Sunday, November 16, 2014
Para'dacks
Phil Terrie brought up another good, yet unanswerable question in his talk on Friday in regards to exchanging wilderness areas. When he was talking about trading one area of the Forest Preserve for another area somewhere else, he brought to mind the idea that this exchange is based on an evaluation of the land's worth. Someone has to figure out how much and what land should be traded in order to justify the exchange of preserved lands. My question is how do they make that evaluation? Is it by subjective beauty? Accessibility? Acreage? Proximity to existing manmade structures? Usefulness (to humans) in terms of resources? I'm not sure how (or who) decides these things, but I think that the fact that someone is assigning differential values of worth to the land is indicative of perhaps another anthropocentric aspect of our relationship with the park: we continuously take on the role of the land's "proxy," making decisions for this thing that can't communicate what is best for itself. This observation takes on other iterations in that it occurs in the conflict of locals versus outsider control, but at least in that example the "insiders" can still make themselves heard. I think to some extent people are playing God by determining the fate of Forest Preserve land, but it's also pretty obvious that there's no other way to do it--as long as humans are involved with this land, then they will have to make decisions for and about it.

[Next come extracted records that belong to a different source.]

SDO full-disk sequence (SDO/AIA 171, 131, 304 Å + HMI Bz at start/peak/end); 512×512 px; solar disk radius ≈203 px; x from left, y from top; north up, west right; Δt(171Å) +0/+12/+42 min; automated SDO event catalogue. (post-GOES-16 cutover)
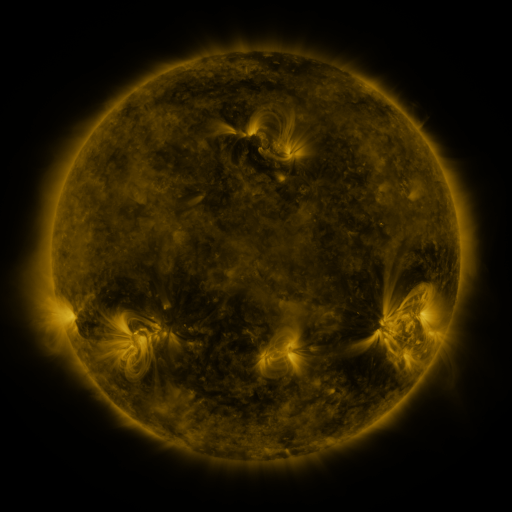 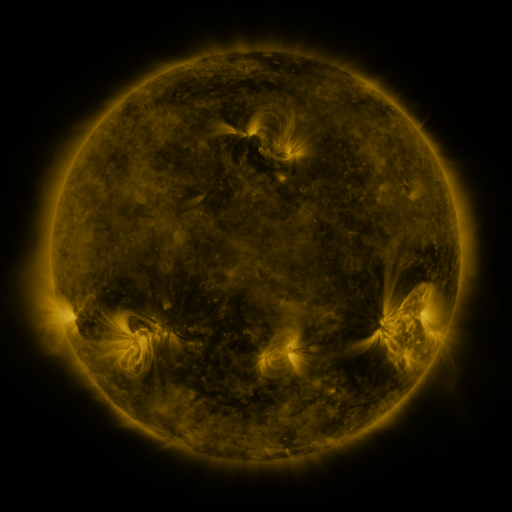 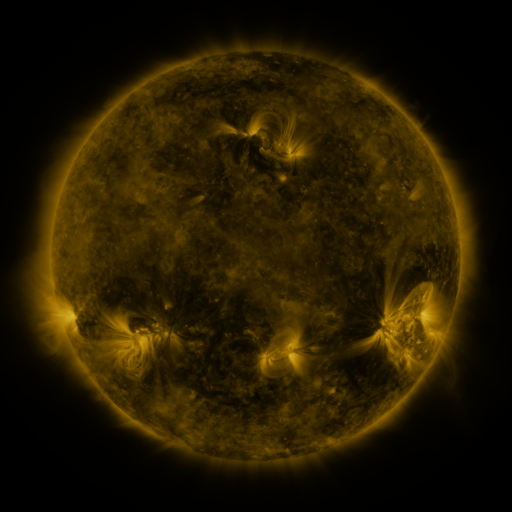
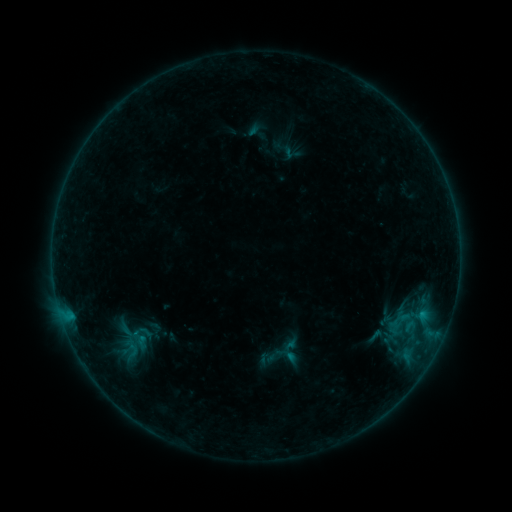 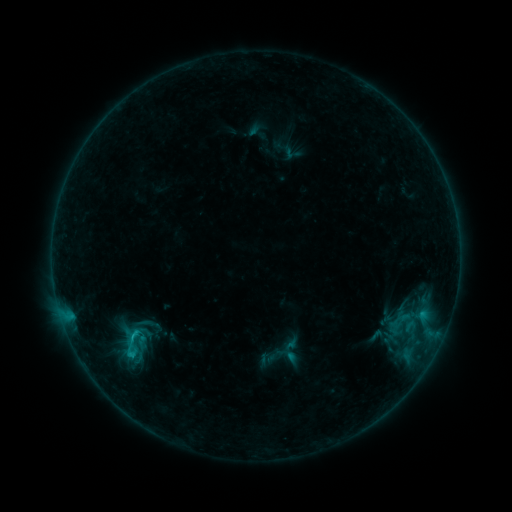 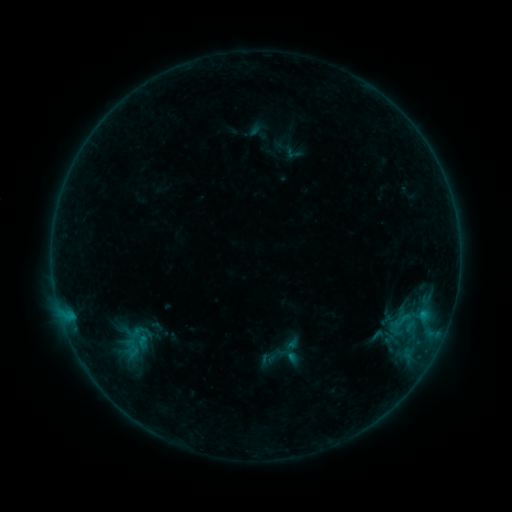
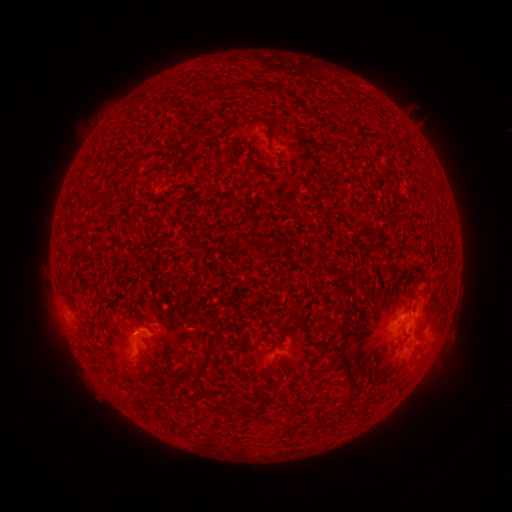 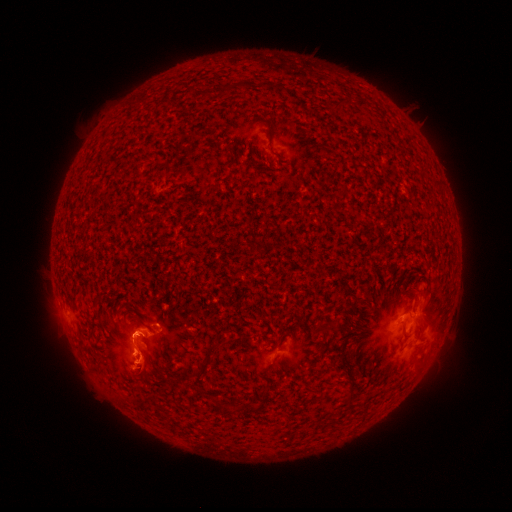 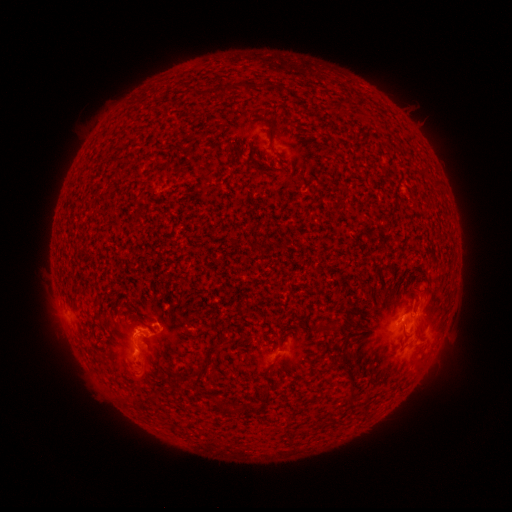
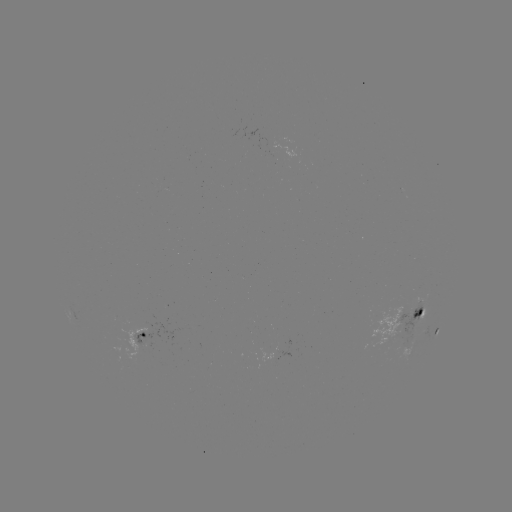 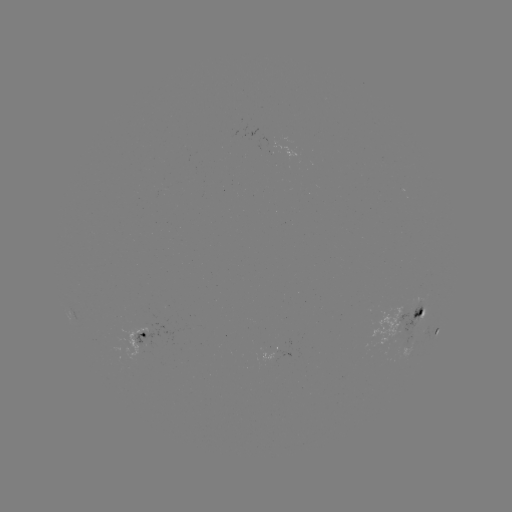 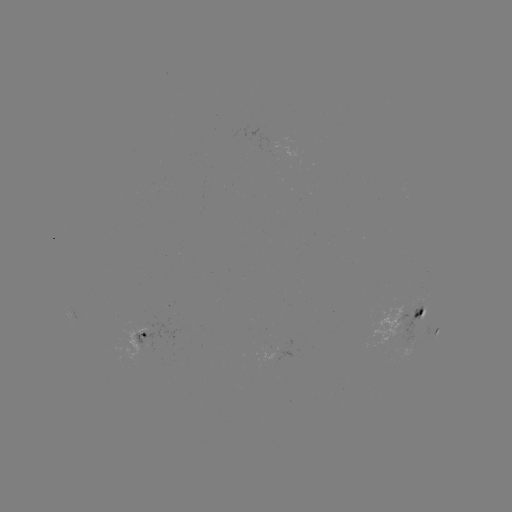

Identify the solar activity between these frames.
C1.4 flare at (134, 333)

What's interesting is the way that this intersects with ideologies like that of environmental stewardship and the belief that people should be stewards to their land and do their best by it. Unfortunately, people often have different opinions on what is best for the land (or the people who use it, ie. the Phil Brown Mud Pond case) and it's not always easy (read as: it's never easy) to determine what is best. We can talk all day long about what wilderness is and how best to protect and use it (like the conservation design approach that Terrie brought up), but ultimately, someone/something somewhere is always going to be getting the short end of the stick. Whether its the ATV-ers, the local inhabitants nervous about a failing economy, or the land itself, not everyone can be happy with ultimate land use decisions (and now I'm anthropomorphizing!). I guess that's just the paradox of coexistence, but its one that seems particularly salient within the blue line.